La police suisse a dispersé sans ménagements samedi une manifestation d’opposants au président camerounais Paul Biya, qui se dirigeait vers l’hôtel où il séjourne actuellement à genève.
Quelques 250 personnes s’étaient rassemblées en début d’après-midi sur une place près du siège européen des Nations unies et à proximité de l’hôtel Intercontinental, brandissant des drapeaux camerounais, des pancartes et des affiches hostiles à Paul Biya.
Lorsque la foule s’est dirigée vers l’hôtel, la police, présente en force autour de l’établissement, l’a repoussée à coups de gaz lacrymogène. Un canon à eau est également intervenu pour disperser les manifestants.

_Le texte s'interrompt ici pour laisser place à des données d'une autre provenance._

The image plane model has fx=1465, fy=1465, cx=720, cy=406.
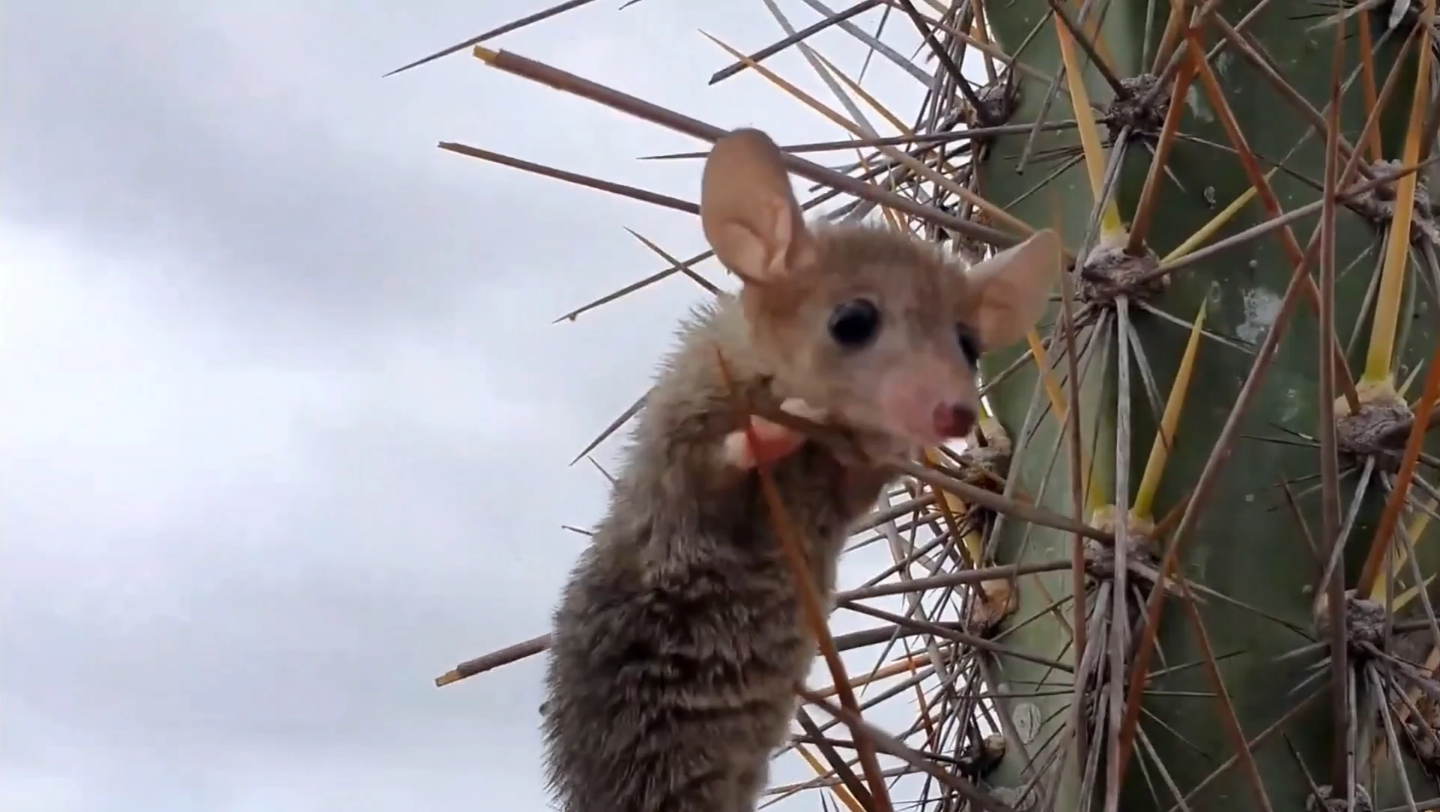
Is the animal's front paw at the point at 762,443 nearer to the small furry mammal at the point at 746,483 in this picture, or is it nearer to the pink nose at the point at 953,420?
the small furry mammal at the point at 746,483

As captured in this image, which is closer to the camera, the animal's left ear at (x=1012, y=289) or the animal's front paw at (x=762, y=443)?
the animal's front paw at (x=762, y=443)

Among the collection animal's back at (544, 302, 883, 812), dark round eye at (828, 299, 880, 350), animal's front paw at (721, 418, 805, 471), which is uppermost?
dark round eye at (828, 299, 880, 350)

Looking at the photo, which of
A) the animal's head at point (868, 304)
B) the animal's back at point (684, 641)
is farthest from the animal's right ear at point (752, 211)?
the animal's back at point (684, 641)

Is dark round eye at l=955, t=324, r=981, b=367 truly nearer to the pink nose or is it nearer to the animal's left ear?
the animal's left ear

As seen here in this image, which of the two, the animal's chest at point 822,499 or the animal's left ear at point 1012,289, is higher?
the animal's left ear at point 1012,289

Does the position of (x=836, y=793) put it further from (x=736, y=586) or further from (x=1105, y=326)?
(x=1105, y=326)

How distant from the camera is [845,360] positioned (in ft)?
4.81

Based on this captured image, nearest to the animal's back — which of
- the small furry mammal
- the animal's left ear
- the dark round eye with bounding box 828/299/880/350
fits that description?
the small furry mammal

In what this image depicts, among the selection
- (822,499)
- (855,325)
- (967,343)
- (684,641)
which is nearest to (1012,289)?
(967,343)

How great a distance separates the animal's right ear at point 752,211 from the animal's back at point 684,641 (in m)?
0.16

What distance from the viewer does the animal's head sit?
1.38 meters

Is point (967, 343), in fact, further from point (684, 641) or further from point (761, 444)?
point (684, 641)

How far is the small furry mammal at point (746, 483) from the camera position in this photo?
135cm

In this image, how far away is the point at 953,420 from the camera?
4.36ft
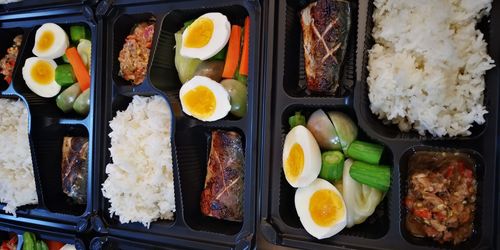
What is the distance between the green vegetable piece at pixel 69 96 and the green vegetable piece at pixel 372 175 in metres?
1.67

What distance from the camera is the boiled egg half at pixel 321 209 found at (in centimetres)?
165

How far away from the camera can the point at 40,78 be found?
247 cm

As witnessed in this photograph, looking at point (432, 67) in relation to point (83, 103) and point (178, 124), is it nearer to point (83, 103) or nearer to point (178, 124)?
point (178, 124)

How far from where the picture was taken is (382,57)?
5.44 ft

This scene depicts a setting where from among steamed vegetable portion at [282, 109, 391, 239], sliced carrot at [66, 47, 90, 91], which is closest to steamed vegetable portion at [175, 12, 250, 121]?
steamed vegetable portion at [282, 109, 391, 239]

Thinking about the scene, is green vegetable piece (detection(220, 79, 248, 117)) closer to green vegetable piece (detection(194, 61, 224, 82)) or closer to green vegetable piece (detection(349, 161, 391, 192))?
green vegetable piece (detection(194, 61, 224, 82))

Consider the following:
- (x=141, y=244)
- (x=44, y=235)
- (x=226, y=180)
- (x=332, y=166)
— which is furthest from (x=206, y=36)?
(x=44, y=235)

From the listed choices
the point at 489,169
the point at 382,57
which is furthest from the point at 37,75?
the point at 489,169

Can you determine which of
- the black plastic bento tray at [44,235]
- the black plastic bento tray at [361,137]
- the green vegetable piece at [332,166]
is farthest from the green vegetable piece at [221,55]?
the black plastic bento tray at [44,235]

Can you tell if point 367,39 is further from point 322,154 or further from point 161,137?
point 161,137

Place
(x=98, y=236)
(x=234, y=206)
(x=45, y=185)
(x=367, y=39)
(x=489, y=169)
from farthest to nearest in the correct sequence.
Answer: (x=45, y=185) < (x=98, y=236) < (x=234, y=206) < (x=367, y=39) < (x=489, y=169)

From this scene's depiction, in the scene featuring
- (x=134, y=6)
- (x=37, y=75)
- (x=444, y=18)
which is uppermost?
(x=134, y=6)

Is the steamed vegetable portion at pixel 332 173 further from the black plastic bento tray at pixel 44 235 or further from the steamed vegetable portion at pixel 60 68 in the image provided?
the steamed vegetable portion at pixel 60 68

« Nous, Camerounais, exigeons que le Cameroun entre dans l’ère du modernisme démocratique, alors que nous vivons depuis 37 ans sous la dictature sénile de Paul Biya », avait auparavant déclaré Robert Wanto, responsable du Conseil des Camerounais de la diaspora, qui vit en exil en France depuis près de trente ans.
« Ce dictateur a pris ses habitudes à l’hôtel Intercontinental, où il dilapide des milliards de nos francs, alors que le pays est économiquement malade. On ne peut pas l’accepter », a-t-il ajouté, faisant état d’un « ultimatum » adressé au président camerounais pour qu’il quitte les lieux, peu avant le début de la manifestation.
L’ambassade du Cameroun à Berne avait lancé une mise en garde plus tôt dans la semaine, affirmant que des Camerounais vivant en Europe se préparaient à une « violente » manifestation en Suisse samedi.
La police de Genève avait indiqué qu’elle s’attendait à une « importante » mobilisation, qui ne serait pas autorisée à approcher à moins de 500 m de l’hôtel de Paul Biya.
L’établissement était aussi protégé samedi par des membres du service de sécurité du président camerounais.
Cette semaine, des affrontements mineurs les avaient opposés à des petits groupes de manifestants, jusque dans le hall de l’hôtel.
Le gouvernement suisse avait convoqué jeudi l’ambassadeur camerounais pour protester contre l’agression d’un journaliste suisse couvrant ces événements par des membres présumés du service d’ordre présidentiel.
Le Cameroun, dirigé par Paul Biya, 86 ans, au pouvoir depuis 1982, est en proie à de multiples tensions.
Les séparatistes anglophones du Cameroun, pays à majorité francophone, militent pour la création d’un Etat indépendant dans l’Ouest.
Fin 2017, après un an de protestation, des séparatistes ont pris les armes contre Yaoundé. Depuis, ces régions sont le théâtre d’un conflit armé qui n’a cessé de prendre de l’ampleur, poussant plus de 530.000 personnes à quitter leur foyer, selon des chiffres de l’ONU. Et en vingt mois, le conflit a fait 1.850 morts, selon le centre d’analyses géopolitiques International Crisis Group (ICG).
Dans le Nord du pays, ce sont les jihadistes de Boko Haram qui attaquent régulièrement les forces de sécurité.
D’autre part, des manifestations sont régulièrement organisées par le Mouvement pour la renaissance du Cameroun (MRC), parti de l’opposant Maurice Kamto, depuis la présidentielle d’octobre 2018, que ce parti a qualifié de « hold-up électoral ». M. Kamto, arrivé deuxième derrière le président Biya, est en prison depuis janvier.